** START TEXT SHOWN **

I'm looking for some help with ode45 solver.

I have the following set of ODEs:

function Y=f(~,X)

n=1.3;

dF1deta=X(2);

dF2deta=n^(-1)*((X(2)^(2)+X(4)^(2))^((n-1)/2))^(-1)*((X(1)^(2)-X(3)^(2)+(-X(5))*X(2))*(1+(n-1)*(X(2)^(2)+X(4)^2)^(-1)*X(4)^(2))-(n-1)*X(2)*X(4)*(X(2)^(2)+X(4)^(2))^(-1)*(2*X(1)*X(3)+(-X(5))*X(4)));

dG1deta=X(4);

dG2deta=n^(-1)*((X(2)^(2)+X(4)^(2))^((n-1)/2))^(-1)*((2*X(1)*X(3)+(-X(5))*X(4))*(1+(n-1)*(X(2)^(2)+X(4)^2)^(-1)*X(2)^(2))-(n-1)*X(2)*X(4)*(X(2)^(2)+X(4)^(2))^(-1)*(X(1)^(2)-X(3)^(2)+(-X(5))*X(2)));

dH1deta=(3*n+1)/(n+1)*X(1);

Y = [dF1deta; dF2deta; dG1deta; dG2deta; dH1deta];


I need to solve this as such:

etaspan = [0 20];

Xinit = [0; 0; 0; 0; -0.73591509];

options = odeset('AbsTol', 1e-10, 'RelTol', 1e-8);

[eta,X]=ode45(@f,etaspan,Xinit,options);

figure;
hold all;
plot(eta,X(:,1));
plot(eta,X(:,3));
plot(eta,-X(:,5));
hold off;
xlabel('\eta')

** END TEXT SHOWN **

INSTRUCTION A >>
Please repeat, unchanged, the part of the records that opens with the line containing "What spacing exists" and runs through the end of the records.
The ode45 post and the records come from unrelated sources.

** START SOURCE RECORDS **

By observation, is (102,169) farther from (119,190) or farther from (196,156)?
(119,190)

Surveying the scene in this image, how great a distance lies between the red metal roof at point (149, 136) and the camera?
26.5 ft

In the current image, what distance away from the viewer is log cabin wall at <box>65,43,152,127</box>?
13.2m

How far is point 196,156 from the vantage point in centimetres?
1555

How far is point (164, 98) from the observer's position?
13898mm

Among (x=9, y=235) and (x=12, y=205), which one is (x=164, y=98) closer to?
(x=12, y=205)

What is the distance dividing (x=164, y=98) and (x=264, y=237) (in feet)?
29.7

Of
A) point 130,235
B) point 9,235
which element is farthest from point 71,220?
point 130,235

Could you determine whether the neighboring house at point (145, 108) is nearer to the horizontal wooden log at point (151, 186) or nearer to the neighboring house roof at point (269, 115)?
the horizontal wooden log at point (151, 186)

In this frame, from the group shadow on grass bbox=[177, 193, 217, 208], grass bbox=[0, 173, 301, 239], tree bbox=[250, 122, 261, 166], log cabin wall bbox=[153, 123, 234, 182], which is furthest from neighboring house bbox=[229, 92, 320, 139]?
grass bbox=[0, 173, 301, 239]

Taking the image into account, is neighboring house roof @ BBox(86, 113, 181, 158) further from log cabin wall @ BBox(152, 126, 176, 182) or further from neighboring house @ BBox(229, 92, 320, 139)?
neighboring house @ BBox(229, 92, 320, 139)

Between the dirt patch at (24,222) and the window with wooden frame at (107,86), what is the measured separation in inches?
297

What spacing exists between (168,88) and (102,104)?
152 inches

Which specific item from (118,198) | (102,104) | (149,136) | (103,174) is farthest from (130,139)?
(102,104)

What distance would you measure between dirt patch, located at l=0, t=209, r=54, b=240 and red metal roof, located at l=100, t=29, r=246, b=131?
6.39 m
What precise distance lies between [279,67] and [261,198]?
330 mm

** END SOURCE RECORDS **

INSTRUCTION B >>
Go on with the ode45 post from its final line.

EXERCISE RESPONSE A >>
What spacing exists between (168,88) and (102,104)?
152 inches

Which specific item from (118,198) | (102,104) | (149,136) | (103,174) is farthest from (130,139)?
(102,104)

What distance would you measure between dirt patch, located at l=0, t=209, r=54, b=240 and red metal roof, located at l=100, t=29, r=246, b=131?
6.39 m
What precise distance lies between [279,67] and [261,198]?
330 mm

EXERCISE RESPONSE B >>
hleg = legend('F','G','-H','Location','NorthWest');


In this case ode45 fails to produce a solution. I'm guessing this is because of the four initial conditions being set to zero? Is there another solver that will be able to handle this?

Thanks.

Jan Simon

### Jan Simon (view profile)

on 21 Nov 2012

What does "ODE45 fails" explicitly mean? Do you get an error message or do the results differ from your expectations? Please explain such important details.

An absolute tolerance of 1e-10 is really very tiny. I cannot imagine any scientific field, where an ODE45 integration with such a tiny tolerance has any kind of power and meaning.

pxg882

### pxg882 (view profile)

on 21 Nov 2012

Granted the tolerance is high, maybe that should be altered. Running the script produces a blank plot, I am assuming this is due to the initial values being set to zero. It would appear that since these values are zero at the initial state they remain at zero for all eta. Looking at an example solution to this problem I know this isn't the case though.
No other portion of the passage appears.